The Abradin association said it was denouncing Americanas for what it called a “multi-billion fraud,” while also asking regulator CVM to investigate the retailer’s auditor, PwC.
Shares in Americanas plummeted more than 75% on Thursday, wiping out 8.4 billion reais in market value after the company’s chief executive Sergio Rial resigned, citing the discovery of inconsistencies.
“Calling it ‘inconsistencies’ is nothing more than an attempt to use a euphemism for a multi-billion fraud that not only destroyed the assets of shareholders but also undermined the credibility of Brazil’s capital markets,” Abradin said in a document seen by Reuters.
Shares in the company were up 19% on Friday.
Americanas did not immediately respond to requests for comment. PwC declined to comment.
CVM had already announced three probes into the retailer. The company, meanwhile, formed an independent committee to investigate.
Directors at the retailer sold around 215 million reais ($42.15 million) in Americanas shares between July and September, according to regulatory filings.

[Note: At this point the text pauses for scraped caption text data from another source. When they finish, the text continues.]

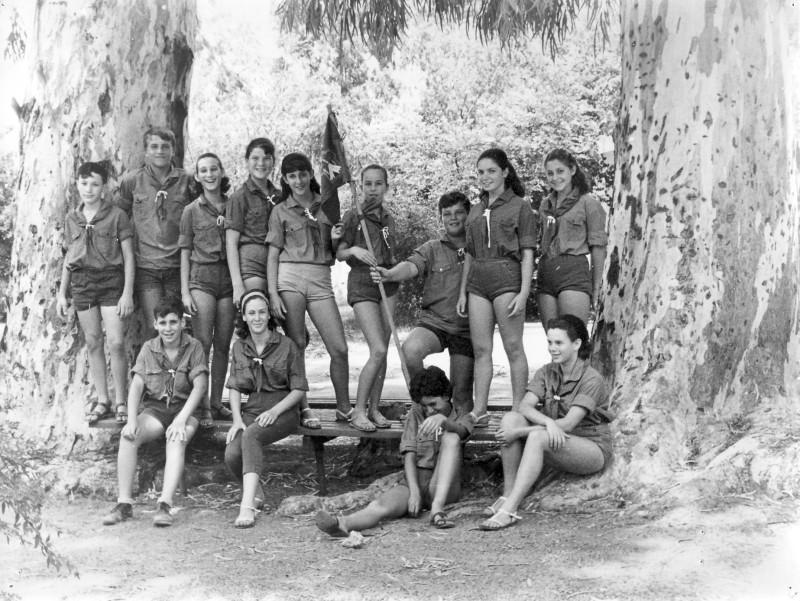 תמונה 11- 39 -גש 1966-קבוצת אורן ליד האקליפטוסים-כניסה לתנועה-שמות בסכום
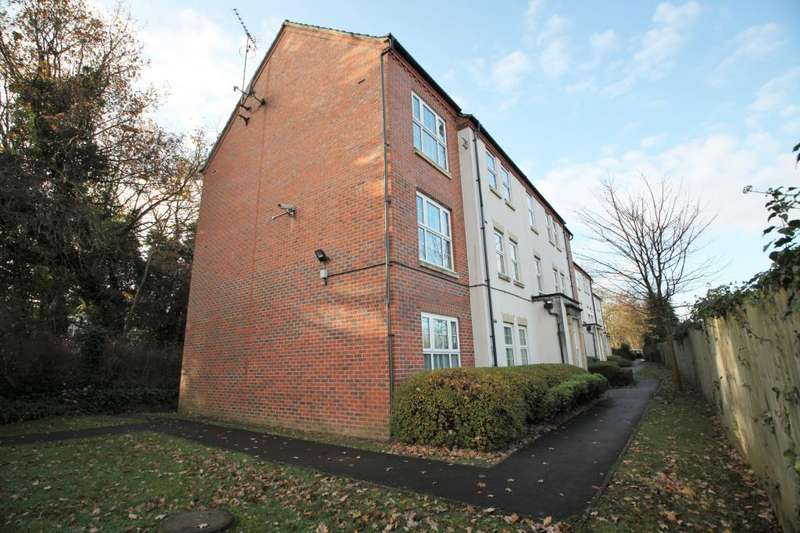 2 Bedrooms Flat for rent in Lippincote Court, Oxford Road, Reading, Berkshire, RG31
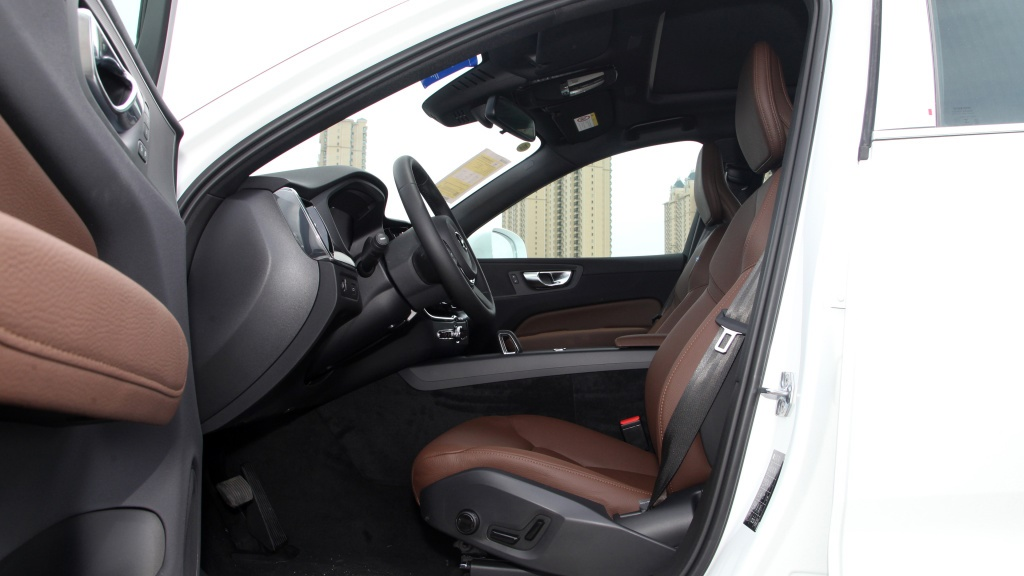 上半年上市的3款豪华中型SUV,奥迪Q5L、XC60、航海家,怎么选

Controlling shareholders and members of the board did not sell relevant share volumes.
Americanas announced Sergio Rial would replace former CEO Miguel Gutierrez after almost 30 years at Americanas in a securities filing on Aug. 19.
Rial, in a meeting with investors on Thursday, attributed the inconsistencies to differences in accounting for the financial cost of bank loans and debt with suppliers. Accountants, however, are still trying to figure out details.
“What draws a lot of attention is the size of the problem. It’s not easy to hide 20 billion reais,” said Eric Barreto, a professor at Sao Paulo’s Insper. “If the operations were on the balance sheet, it was a matter of presentation. But I don’t know if they were fully on the sheet.”
Three Brazilian billionaires who founded 3G Capital have long controlled Americanas. Its stores are ubiquitous at Brazilian shopping malls, and the company’s e-commerce unit is one of the country’s top online retailers.
Analysts and fund managers are also keenly debating the so-called “inconsistencies.”
“The market (including us) still does not fully comprehend what the full implications are for Americanas,” analysts at JPMorgan (NYSE:) said in a research note, citing a lack of consistent communication from the company.
Americanas said on Wednesday, when it revealed the matter, that it believed the cash impact of the inconsistencies was not material, although internal inquiries and work by independent auditors was still needed.
Fabio Alperowitch, a manager at FAMA Investimentos, said he had sold his position in Americanas in 2019 due to the “opacity” of its financial statements. “All the evidence of misconduct was there,” he tweeted.
“I think this is the biggest scandal I’ve ever seen on the Brazilian stock exchange,” NCH Capital’s chief investment officer in Latin America, James Gulbrandsen, said in an interview.